At the 2005 G8 summit in Gleneagles, the attending leaders made certain promises regarding funding in the fight against HIV/AIDS. Action Aid's Aditi Sharma spoke to DW-WORLD.DE about broken promises and time running out.
Women and girls are the fastest growing group of HIV/AIDS sufferers, said Sharma
DW-WORLD.DE: Why are you and your team here at the G8?
Aditi Sharma: We're here to call the G8 to account for the promises made regarding universal access to prevention, treatment and care for all people living with HIV and AIDS at the meeting in Gleneagles in 2005. We are also calling the G8 leaders to account for the reiteration of those pledges made later that year at the World Summit.
At both summits, the G8 pledged to increase funding as part of its commitment to universal access by 2010, but two years on the level of funding is still falling dramatically short, some $8 - $10 billion (5.9 billion to 7.4 billion euros) short every year. We will be thoroughly checking every communiqué which comes from the G8 this year and if the targets are not met then we will be holding the G8 responsible for the 8,000 people who have died every day and the 1,200 infected every day since those unfulfilled pledges were made.
What are you hoping from the G8 this year in terms of pledges in the fight against AIDS?
Poverty often leads women into risky situations, said Sharma
We have been encouraged by Angela Merkel's decision to put HIV/AIDS on the G8 agenda this year and she has also made a point of highlighting the feminization of AIDS. This is a new step as it brings women into the debate. Women bear much of the brunt of HIV/AIDS around the world.
Firstly, women and girls are the fastest growing group of people living with the disease. Nearly 50 percent of adults affected globally are now women. The stigma attached to an HIV woman could lead to her being thrown out of her home or driven from her village and in some cases denied medical treatment.
Secondly, women are the principle care givers for sick family members, meaning that they are increasingly taken out of work or education to do this. Thirdly, women are the most likely victims of sexual violence.
So while we will be hoping that sustainable and viable financial action plans are put into place, we will also be hoping for support in the fight against gender inequality and the multiple discriminations faced by women. Addressing the human rights implications of HIV and violence against women requires action at all levels so we would be looking for policy reforms, community education and the promotion of behavioral change.

[Collected data entries]
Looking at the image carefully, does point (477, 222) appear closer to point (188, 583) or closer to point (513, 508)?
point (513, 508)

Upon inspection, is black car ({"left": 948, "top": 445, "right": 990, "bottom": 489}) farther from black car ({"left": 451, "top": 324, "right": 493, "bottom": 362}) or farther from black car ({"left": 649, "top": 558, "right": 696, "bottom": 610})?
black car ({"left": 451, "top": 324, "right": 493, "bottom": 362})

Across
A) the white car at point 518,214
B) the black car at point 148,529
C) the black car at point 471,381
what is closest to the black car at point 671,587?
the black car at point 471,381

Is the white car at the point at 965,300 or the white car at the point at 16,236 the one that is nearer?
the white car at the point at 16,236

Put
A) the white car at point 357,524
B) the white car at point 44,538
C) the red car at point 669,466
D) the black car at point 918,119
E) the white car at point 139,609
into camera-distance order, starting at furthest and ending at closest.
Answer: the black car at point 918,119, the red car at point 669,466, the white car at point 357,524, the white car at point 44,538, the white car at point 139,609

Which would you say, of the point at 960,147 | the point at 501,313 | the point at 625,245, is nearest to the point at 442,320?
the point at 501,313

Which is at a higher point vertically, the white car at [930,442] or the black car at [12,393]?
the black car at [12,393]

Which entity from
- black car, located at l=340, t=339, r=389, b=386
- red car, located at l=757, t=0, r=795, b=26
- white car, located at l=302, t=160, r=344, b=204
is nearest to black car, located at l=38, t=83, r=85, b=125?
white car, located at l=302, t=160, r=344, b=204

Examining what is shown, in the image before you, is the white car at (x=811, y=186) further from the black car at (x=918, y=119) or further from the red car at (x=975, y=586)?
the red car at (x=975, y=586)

---

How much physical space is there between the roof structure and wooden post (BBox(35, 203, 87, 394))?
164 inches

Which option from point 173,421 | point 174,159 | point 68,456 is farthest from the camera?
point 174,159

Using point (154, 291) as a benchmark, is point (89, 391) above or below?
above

→ EXERCISE DETAILS: Set down word for word the stretch of the interview on G8 AIDS pledges from "Women and girls are the fastest growing group of HIV/AIDS" through "the World Summit.".

→ RESPONSE TO THE EXERCISE:
Women and girls are the fastest growing group of HIV/AIDS sufferers, said Sharma
DW-WORLD.DE: Why are you and your team here at the G8?
Aditi Sharma: We're here to call the G8 to account for the promises made regarding universal access to prevention, treatment and care for all people living with HIV and AIDS at the meeting in Gleneagles in 2005. We are also calling the G8 leaders to account for the reiteration of those pledges made later that year at the World Summit.